Due to the the repetitive nature of the sport, dancers are at risk for a number of overuse injuries. Several studies have shown that dancers have a variety of muscular imbalances which places them at additional risk for injury, making it essential to supplement dance classes with additional training such as clinical pilates to mitigate the risk. By strengthening the core, improving balance and enhancing stability, dancers can reduce the risk of overuse injuries and improve their performance. Whether you’re a competitive dancer or simply enjoy moving your body to music, incorporating clinical pilates exercises can help you stay healthy, strong, and at the top of your game!

Below are few simple mat pilates exercises that you can do at home to build strength. 

Bent Knee Fall-Outs

The first few exercises in this series focus on building deep core strength and lumbo-pelvic stability, which are essential for any style of dance and reducing the risk of injury. 

Begin lying on your back with your feet together, pressing into the mat. Ensure your core is engaged and your rib cage relaxed. Keep your torso still throughout this exercise.

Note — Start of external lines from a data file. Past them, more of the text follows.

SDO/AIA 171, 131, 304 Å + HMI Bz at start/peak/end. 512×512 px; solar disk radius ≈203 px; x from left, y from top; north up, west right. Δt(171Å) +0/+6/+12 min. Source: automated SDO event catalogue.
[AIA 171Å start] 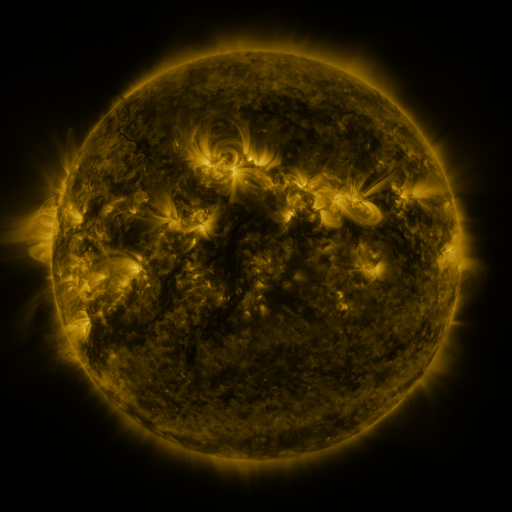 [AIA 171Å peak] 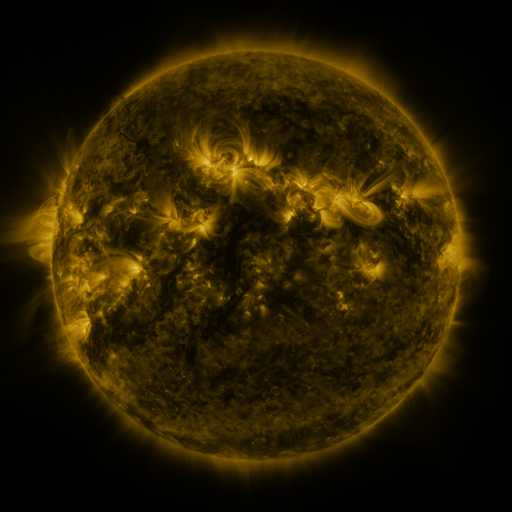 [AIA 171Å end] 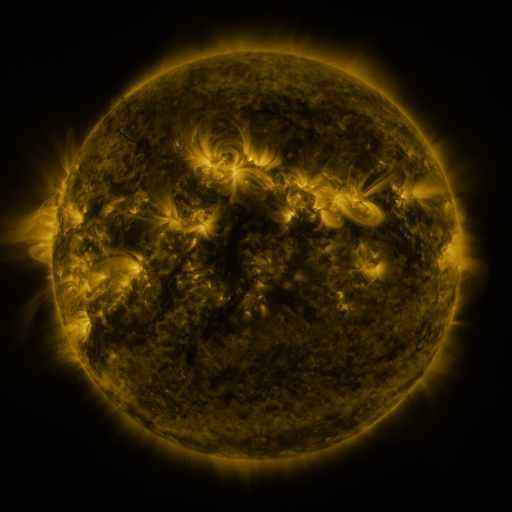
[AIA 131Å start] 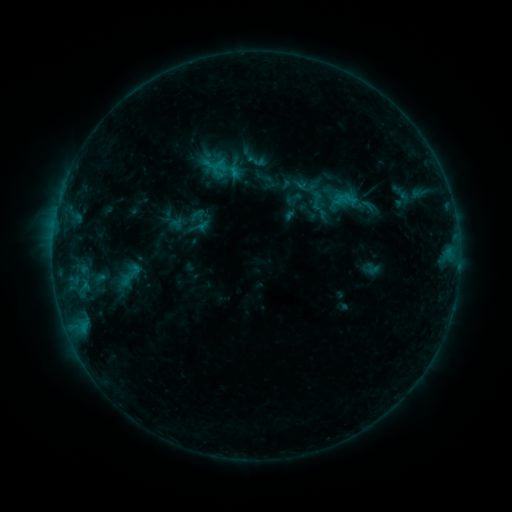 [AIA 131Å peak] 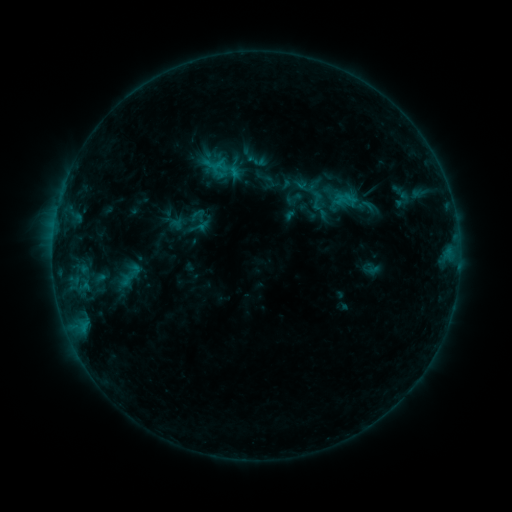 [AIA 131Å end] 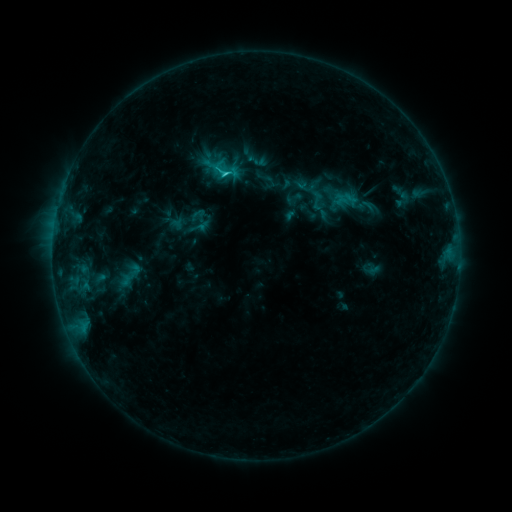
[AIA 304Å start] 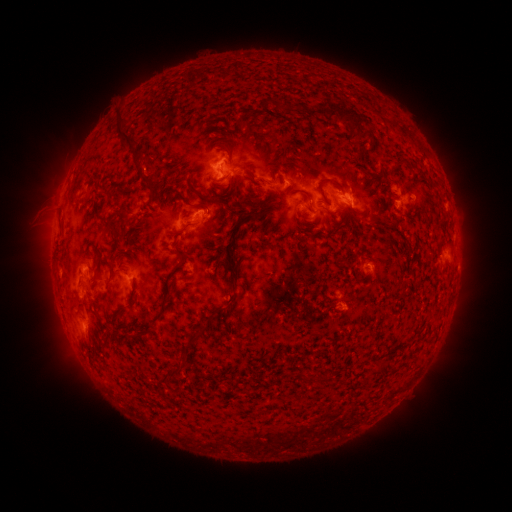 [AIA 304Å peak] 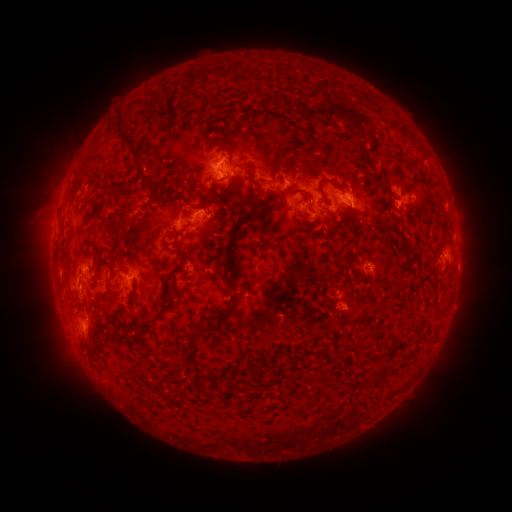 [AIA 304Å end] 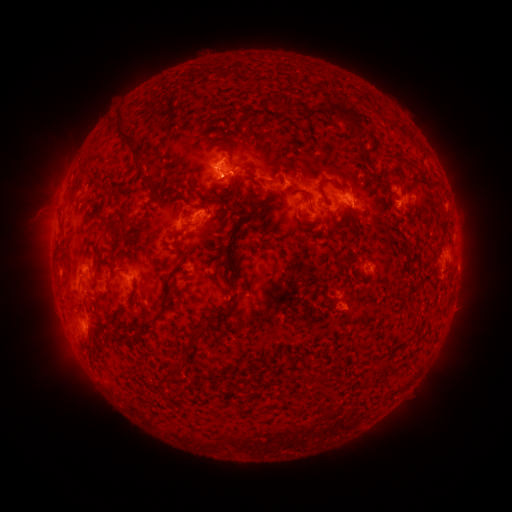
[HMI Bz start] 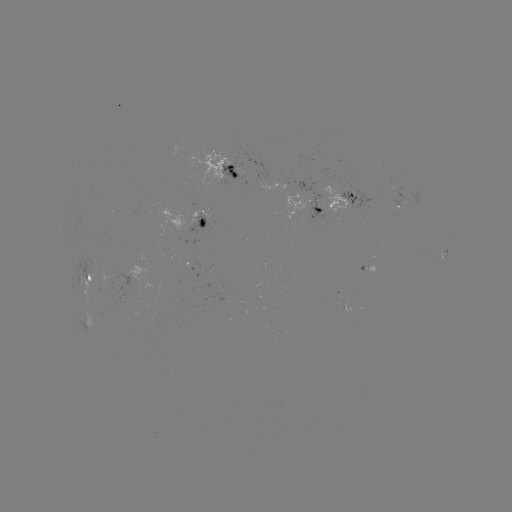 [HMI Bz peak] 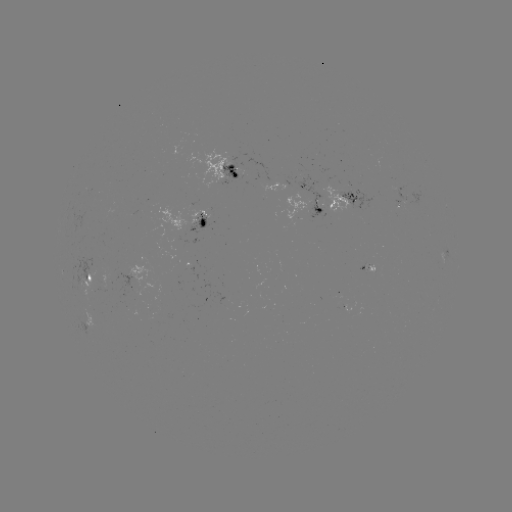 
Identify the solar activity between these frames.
C1.5 flare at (225, 178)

Ground through one foot to stabilize the pelvis, slowly bring the opposite knee to the side, allowing the hip to glide. Press into that foot to return the knee to the midline. Repeat the movement on the opposite side. Complete 10-12 reps in total.

          

Knee Floats

Begin lying on your back, feet hip distance apart, pressing into the mat. Engage your core, keeping the ribs and diaphragm relaxed. 

Start by grounding through one foot to stabilize the pelvis. Float or bring the opposite leg so that it makes a tabletop position (i.e. perpendicular to the floor). Hold your torso and pelvis steady and return the leg back to the start position. Complete 10-12 reps in total. 

Tip: Keep your glute muscles relaxed so that the movement comes from your core and hip flexors.

          

Toe Taps

Begin lying on your back with both legs in the air in a “90/90” position. Keep the rib cage relaxed and the core engaged. Slowly lower one leg, until your foot touches the floor. Tap your foot and then reverse the movement, returning to the “90/90” position. Repeat moving the opposite leg for 10-12 reps in total.

Tip: Initiate the movement from your hip, not from your knee or ankle. 

         

Side Leg Lifts

This exercise is great for building hip abductor and oblique strength, as well as working on lumbopelvic stability, which can improve turns and any kind of single leg balance.

Begin in side-lying with the bottom leg bent and the top leg extended. Flex your ankle and toes, and make sure your pelvis is facing forward.

Stabilize your torso and pelvis and then reach through the leg and lift the top hip towards the ceiling while maintaining the alignment in the torso and hips. Slowly control the leg back to the start position. Repeat 10-12 reps on each side. 

Tip: Only lift your leg through a range that does not compromise pelvic stability.  

         

Oysters

Dancers, especially those trained in ballet often have strong hip external rotators from working in turn-out during classical repertoire. For these athletes, it is important to incorporate hip internal rotator strengthening to reduce strength imbalances and support their work in parallel positions. 

Begin in side-lying with both knees bent. Keep your torso and pelvis stable on the mat.

Press the top knee into the other knee to initiate a spiral in the hip, which will allow the lower part of your leg to lift. Slowly control your leg back to the starting position. Repeat for 10-12 reps on each side. 

Tip: Keep your foot in a neutral position and your core engaged throughout the exercise. 

         

Consult your physiotherapist if you have any specific injuries or want a targeted program to address your specific needs. Thanks for reading!